After the Fed's October rate decision was announced, where are major asset markets, including cryptocurrencies, headed next? The market offered the following interpretations.

  1. Glassnode expressed the view that the market continues to struggle above the short-term holder cost basis (approximately $113,000), which is a key area where bullish and bearish momentum clash. If it fails to stabilize above this level, it could fall further towards the active investor realized price (approximately $88,000). Glassnode stated that the current market calm is conditional and will become fragile if the Fed's actions deviate from expectations.

  2. Strategy founder Michael Saylor gave his latest Bitcoin price prediction in an interview: reaching $150,000 by the end of the year and targeting $1 million in the next 4 to 8 years.

  3. Matrixport posted an article stating that Bitcoin remains in range-bound consolidation; in contrast, U.S. stocks, driven by the AI boom, have repeatedly refreshed historical highs. There are some similarities to the rhythm seen last year: after a prolonged period of low volatility consolidation, prices experienced a phase of relatively rapid upward movement in about three weeks. The current narrow fluctuations demand more patience from traders. Short-term trading is mainly wait-and-see, while the medium-term pattern remains unchanged. If the Fed maintains a dovish stance and continues cutting rates, the market is mostly waiting for clearer external driving signals. History also shows similar rhythms: after long consolidation, volatility tends to be released concentratedly within a short period.
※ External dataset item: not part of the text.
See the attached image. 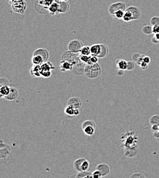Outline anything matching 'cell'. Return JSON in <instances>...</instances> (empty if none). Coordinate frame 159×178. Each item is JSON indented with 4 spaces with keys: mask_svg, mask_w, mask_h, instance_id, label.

  4. Crypto analyst @IamCryptoWolf posted on social media that ETH is undergoing an expanding wedge retest, where previous resistance now acts as solid support. November appears poised for steady consolidation, with a potential breakout at the end of the month and accelerated gains in December.

  5. Michael Rosen, Chief Investment Officer of Angeles Investments, said this rate cut was within market expectations, but Powell's comments dampened market optimism for another cut in December. Powell's stance reflects the tension within the Fed regarding further rate cuts, especially while inflation remains high and above the Fed's own target. Investors should expect inflation to potentially remain high for an extended period, which will limit the extent of further monetary easing. Affected by these comments, stocks retreated as investors had expected more rate cuts to provide a boost. But this is only a temporary reaction. Ultimately, corporate earnings still drive the stock market, and earnings remain strong, so we maintain a fully invested position in our portfolios.

  6. Investment firm Aureus Asset Management said the market expects the Fed to cut rates at least until December, but the risk of rising inflation remains significant. Despite all the tariff talks, prices remain high. We have been focusing more on fixed income, where we find volatility can actually be reduced, rather than just being long stocks as in the past.